Source extract –
• • •

He demonstrated unwavering personal devotion while employed by the two men, the politician Harold Wilson and the publisher Robert Maxwell, who dominated the significant years of his working life. Yet superseding all of these, and perhaps also explaining some of his enigmatic career decisions, was his loyalty to the Labour party.
He justified the publication of two of his books exposing the extraordinary shenanigans that had played out in private behind the doors of Wilson’s office while Haines was his press secretary on the grounds that the revelations were in the interests of the party.
His personal allegiance to Wilson, whom he served at the end of his first spell as PM (1969-70), as leader of the opposition, and again as PM from 1974, had collapsed in the welter of recriminations that followed Wilson’s resignation honours list in 1976.
On leaving Downing Street, Haines joined the Daily Mirror in 1977 as a feature writer, and principal leader writer from 1978. He defended his decision to continue after the paper was bought in 1984 by Maxwell, whom he had denounced two days earlier as “a crook, a cheat and a liar”, by asserting that he had been persuaded that by doing so he could maintain the paper’s supposedly influential support for the Labour party. Under the new proprietor he was an assistant editor and group political editor (1984-90).

• • •

Work instructions –
Continue the passage about Haines's career with Wilson, Maxwell and the Labour party, starting after its last sentence.

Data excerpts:
• • •

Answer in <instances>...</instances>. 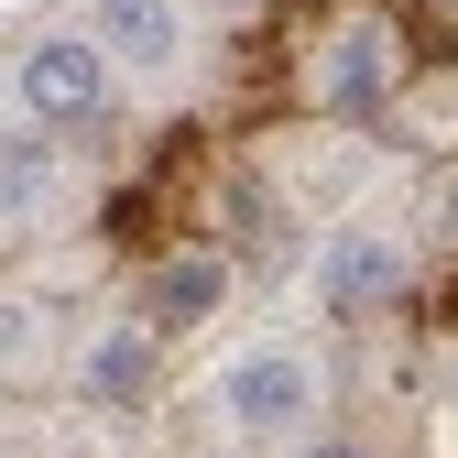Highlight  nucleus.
I'll list each match as a JSON object with an SVG mask.
<instances>
[{
	"label": "nucleus",
	"mask_w": 458,
	"mask_h": 458,
	"mask_svg": "<svg viewBox=\"0 0 458 458\" xmlns=\"http://www.w3.org/2000/svg\"><path fill=\"white\" fill-rule=\"evenodd\" d=\"M317 404V360L306 350H241L218 371V415L241 426V437H295Z\"/></svg>",
	"instance_id": "nucleus-1"
},
{
	"label": "nucleus",
	"mask_w": 458,
	"mask_h": 458,
	"mask_svg": "<svg viewBox=\"0 0 458 458\" xmlns=\"http://www.w3.org/2000/svg\"><path fill=\"white\" fill-rule=\"evenodd\" d=\"M22 109L55 131V121H98L109 109V55L88 44V33H44L33 55H22Z\"/></svg>",
	"instance_id": "nucleus-2"
},
{
	"label": "nucleus",
	"mask_w": 458,
	"mask_h": 458,
	"mask_svg": "<svg viewBox=\"0 0 458 458\" xmlns=\"http://www.w3.org/2000/svg\"><path fill=\"white\" fill-rule=\"evenodd\" d=\"M88 44L109 55V66H131V77H164L186 55V22H175V0H98Z\"/></svg>",
	"instance_id": "nucleus-3"
},
{
	"label": "nucleus",
	"mask_w": 458,
	"mask_h": 458,
	"mask_svg": "<svg viewBox=\"0 0 458 458\" xmlns=\"http://www.w3.org/2000/svg\"><path fill=\"white\" fill-rule=\"evenodd\" d=\"M382 98H393V55H382L371 22H350L327 44V66H317V109L327 121H382Z\"/></svg>",
	"instance_id": "nucleus-4"
},
{
	"label": "nucleus",
	"mask_w": 458,
	"mask_h": 458,
	"mask_svg": "<svg viewBox=\"0 0 458 458\" xmlns=\"http://www.w3.org/2000/svg\"><path fill=\"white\" fill-rule=\"evenodd\" d=\"M393 284H404V251H393L382 229H338V241L317 251V295H327L338 317H360V306H382Z\"/></svg>",
	"instance_id": "nucleus-5"
},
{
	"label": "nucleus",
	"mask_w": 458,
	"mask_h": 458,
	"mask_svg": "<svg viewBox=\"0 0 458 458\" xmlns=\"http://www.w3.org/2000/svg\"><path fill=\"white\" fill-rule=\"evenodd\" d=\"M229 306V262L218 251H175V262H164L153 273V295H142V327L164 338V327H208Z\"/></svg>",
	"instance_id": "nucleus-6"
},
{
	"label": "nucleus",
	"mask_w": 458,
	"mask_h": 458,
	"mask_svg": "<svg viewBox=\"0 0 458 458\" xmlns=\"http://www.w3.org/2000/svg\"><path fill=\"white\" fill-rule=\"evenodd\" d=\"M88 404H109V415L153 404V327H109V338H88Z\"/></svg>",
	"instance_id": "nucleus-7"
},
{
	"label": "nucleus",
	"mask_w": 458,
	"mask_h": 458,
	"mask_svg": "<svg viewBox=\"0 0 458 458\" xmlns=\"http://www.w3.org/2000/svg\"><path fill=\"white\" fill-rule=\"evenodd\" d=\"M306 458H360V447H350V437H327V447H306Z\"/></svg>",
	"instance_id": "nucleus-8"
},
{
	"label": "nucleus",
	"mask_w": 458,
	"mask_h": 458,
	"mask_svg": "<svg viewBox=\"0 0 458 458\" xmlns=\"http://www.w3.org/2000/svg\"><path fill=\"white\" fill-rule=\"evenodd\" d=\"M447 229H458V197H447Z\"/></svg>",
	"instance_id": "nucleus-9"
}]
</instances>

• • •

Response to the task –
Haines loved observing the practice of power at close hand, as he did in different ways both in Downing Street and at the Mirror headquarters in Holborn, central London, and enjoyed his role as a sort of consigliere to both men. He liked to see himself as indispensable, and his vanity was flattered by the reliance both learned to place upon him and, in particular, on his quick wits and brilliant turns of phrase.
But coupled with this, he had a born journalist’s natural instinct to share information, which made telling the story of the chaotic power politics he had witnessed at Westminster irresistible.
His account of Maxwell’s life, in the authorised biography published in 1988, which was widely derided as hagiography, was less easy to explain but had its roots in Haines’s need to be needed. He was flattered to have been given the assignment, although privately he would come to regret it bitterly after Maxwell’s death in November 1991 and the exposure, some weeks later, of the massive multimillion pound fraud that Maxwell had perpetrated.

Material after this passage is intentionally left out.